That, however welcome, is only to lay the foundations. We have allowed cities to enlarge and to devour resources as wastefully as they devour people. Cities mean many things. One image that comes to mind is the perennial problem of the ghetto and gang cultures. Then there is overcrowded housing, and air pollution and a lack of recreational space. There are cracks in the concrete where wild grasses grow.

Cities also provide economic and social opportunities that can unlock human potential. An ideal city is the garden city. The Greenwood Plan of the 1929-31 Labour government was never able to fulfil its dream. All that remains are some well-built streets here and there in garden city style, palimpsests of Arthur Greenwood’s dream. The call for its revival even now is not too late. This is so much better than resources squandered on triumphalist urban towers that promise to become the ruined monuments of an empire that collapsed in hubris. And as it collapsed the starving people fled to the countryside in search of food, shelter and peace.
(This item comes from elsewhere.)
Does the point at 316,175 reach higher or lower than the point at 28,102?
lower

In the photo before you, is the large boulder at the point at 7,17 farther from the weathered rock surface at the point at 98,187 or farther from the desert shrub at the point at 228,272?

Of course that is the extreme scenario. But consider the steady drift out of London that has taken place for decades. This is especially true westward. The pattern of migration is discernible but rarely acknowledged in public discussion. The significant division between the multicultural conurbations and the more traditional shires raises some problematic questions that we barely have the vocabulary to answer. Certainly there are the crude, emotional reactions [that motivate some to leave the city]. A paucity of informed responses enables manipulative populists to articulate a divisive case. What we need is a case for harmony and co-operation between urban and rural life, stressing agreed mutual dependencies and the common sense of integrity and community. If we are ever to resolve the critical division between the country and the city it will be achieved only with the will to do so. Dismissal of vast areas and populations as marginal and irrelevant engenders resentment that will find a voice we shall not wish to hear.